Depending on the initial investment this would allow for the production of up to 12 vessels at any one time.
READ MORE: Revealed: Ministers' secret path to the controversial state takeover of Ferguson Marine
“Since nationalisation, these plans have been abandoned. Another huge lost opportunity to Scotland. Another shameful waste,” said the former FMEL management.
“The prize here was huge, creating between 700-800 sustainable jobs and building a market-leading, commercial shipbuilding business in Scotland.”
Since nationalisation the company has also lost a significant number of “really talented” people, the former FMEL executives say.
“Star apprentices, talented young engineers, skilled tradesmen and a highly competent management team.
“FMEL had a very motivated workforce who became totally demotivated as a result of the chaos created by CMAL and the Government nationalisation of the yard. Before this everyone was working as productively as possible under extremely difficult circumstances,” they said.
The ex-management monitoring analysis which involved questioning workers within the yard states that the final design specification for both delayed veseels had not been clarified yet and the “uncertainty around some key aspects of the vessels are still not yet agreed”, with an expected impact on costs, schedule and quality.
Last week, Gordon Ross, managing director of Dunoon-based Western Ferries (Clyde), said his firm had successfully procured two of four vessels from Ferguson.
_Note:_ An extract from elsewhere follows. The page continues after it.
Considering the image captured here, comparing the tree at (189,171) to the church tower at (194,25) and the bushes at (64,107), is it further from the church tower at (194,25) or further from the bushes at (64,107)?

But he also warned that commercial operators will now be “nervous” of ordering new vessels from Ferguson amid the ongoing fallout. “For a Holyrood report to use the word catastrophic is itself catastrophic. If you are a commercial shipbuilder, part of the contract of work process is technical ability and track record,” he said.
“There is diligence work done when it comes to placing orders. My concern is that the cost overruns and delays may create a real nervousness for commercial operators to place orders with Ferguson’s.”
In their 129-page report, MSPs called for a “root-and-branch overhaul” of the ferry procurement process, declaring that established procedures are “no longer fit for purpose”.
A secret deal to take over FMEL was hatched by the Scottish Government as FMEL executives lodged complaints just before the firm went under, saying ministers were not serious about keeping it afloat and were keeping them out of vital discussions.
Documents show that even two weeks before FMEL went into administration, directors thought ministers were still trying to pursue what they called “the solvent solution” involving keeping it intact as a private business while behind the scenes ministers had created a pathway to nationalisation.
After falling into administration in August last year, former FMEL managers subsequently accused the Scottish Government of having no serious intention of leaving it in private ownership while being warned nationalisation would be subject to EU state aid laws.
They accused ministers of forcing it into insolvency by rejecting a plan that would avoid any state aid claim, save the taxpayer at least £120m, and prevent the costs of building two key lifeline ferries soaring to over £230m.
And the former FMEL management have described the process to ensure the Scottish Government could nationalise as “highly secretive, highly irregular and unusual”.
They also said for ministers to ask to be appointed as managing agents of FMEL while in administration in return for agreeing to cover certain costs was also “highly unusual and irregular”.
“There has been no transparency of this agreement with the administrator, nor has there been any transparency so far on the cost of this arrangement during administration,” they said.
A Scottish Government spokesman said: “In the absence of a workable commercial solution the administrators of Ferguson’s concluded that the proposal by ministers to bring the yard into public ownership was the best option. By stepping into save the yard the Scottish Government saved the contracts and all of the jobs with a further 100 jobs created since then.”